As for recording, the effort to prevent file sharing has been a disaster for artists. Again, this resulted from special-interest legislation. The tethers are so tight now that many bands are reduced to refusing any recording contracts at all, merely so that they can distribute their own music the way they want to. This has been proven again and again to be compatible with huge sales. The best selling CDs of last year were also the ones available for free download.
Whenever this subject comes up, unthinking people toss around crazy bromides. “You mean you want to allow anyone to just steal anyone’s work? Why would anyone bother to write a book or write a song.”
These kinds of questions reflect what happens to our thinking in a time of statism; we can’t imagine how freedom would work. We do not, for example, ask similar questions about other sectors.
“If you allow the private growing of vegetables, why would anyone bother to start commercial farms or open grocery stores? If you allow people to cook at home, why would anyone open a restaurant? If you allow people to just share recipes, why would anyone become a master chef? You would allow just anyone to steal the idea of a tomato or a sauce or a fancy dish that took years in culinary school to create?”
These questions only sound stupid to us because we don’t have existing laws covering these topics. Somehow everything works out. Because we have copyright, we can’t even imagine how we could get along without it. And yet we see many examples around us. Public domain works are hugely popular and firms profit from selling them, and they are more prevalent than copyrighted works.
What I find striking is that copyright operates today by state-authorized theft of creativity by large firms. Writers and composers and bands permit themselves to be looted of their own right to distribute their own work. Composers work years on a piece and then give up the results to some business corporation in exchange for their right to publicly hum the tune they wrote. It is astounding, and wholly nonviable.
Fortunately, the free market is finding a workaround to evil copyright laws in the form of Creative Commons and other institutions. In this way, at least there is a path to freedom for us, whereas the same can’t be said of patent laws.

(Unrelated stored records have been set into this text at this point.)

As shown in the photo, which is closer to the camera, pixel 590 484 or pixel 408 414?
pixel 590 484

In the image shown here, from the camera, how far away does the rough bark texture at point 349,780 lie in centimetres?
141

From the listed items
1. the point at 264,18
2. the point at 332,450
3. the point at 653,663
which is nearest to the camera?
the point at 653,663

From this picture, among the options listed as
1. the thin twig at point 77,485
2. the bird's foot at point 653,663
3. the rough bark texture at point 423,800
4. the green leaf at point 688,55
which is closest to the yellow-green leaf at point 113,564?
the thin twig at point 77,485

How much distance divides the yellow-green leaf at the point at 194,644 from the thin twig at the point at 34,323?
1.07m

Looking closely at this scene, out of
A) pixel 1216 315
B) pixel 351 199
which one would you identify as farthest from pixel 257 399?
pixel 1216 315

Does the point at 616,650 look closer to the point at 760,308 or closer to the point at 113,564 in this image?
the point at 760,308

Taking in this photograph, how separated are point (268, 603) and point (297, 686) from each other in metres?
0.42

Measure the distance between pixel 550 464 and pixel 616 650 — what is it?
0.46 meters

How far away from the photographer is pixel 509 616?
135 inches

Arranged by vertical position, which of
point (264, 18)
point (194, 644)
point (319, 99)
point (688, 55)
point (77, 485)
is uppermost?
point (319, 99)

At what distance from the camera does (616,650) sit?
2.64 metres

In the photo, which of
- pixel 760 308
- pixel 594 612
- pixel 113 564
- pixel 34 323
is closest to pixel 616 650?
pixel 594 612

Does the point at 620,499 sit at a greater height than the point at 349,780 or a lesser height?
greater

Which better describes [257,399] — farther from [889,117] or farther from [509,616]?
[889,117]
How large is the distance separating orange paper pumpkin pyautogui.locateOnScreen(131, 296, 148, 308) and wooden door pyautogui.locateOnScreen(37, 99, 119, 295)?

Finally, let me say this: I know that I’ve written many articles on this book and this live blog of this one chapter is long, but the truth is that I’ve barely scratched the surface here. This one chapter has far more to offer, but I’ll end for now.
One last note: do not write me with some smarty pants remark about how, if we are serious, the Mises Institute should allow anyone to publish our books. All our new works, insofar as it is possible, will be published with a Creative Commons license as a matter of signed contract with authors. As for this article, please “steal” it. That goes for anything I write. If you can sell it and make a buck, good for you. If you become a millionaire, shame on me for not thinking of it first.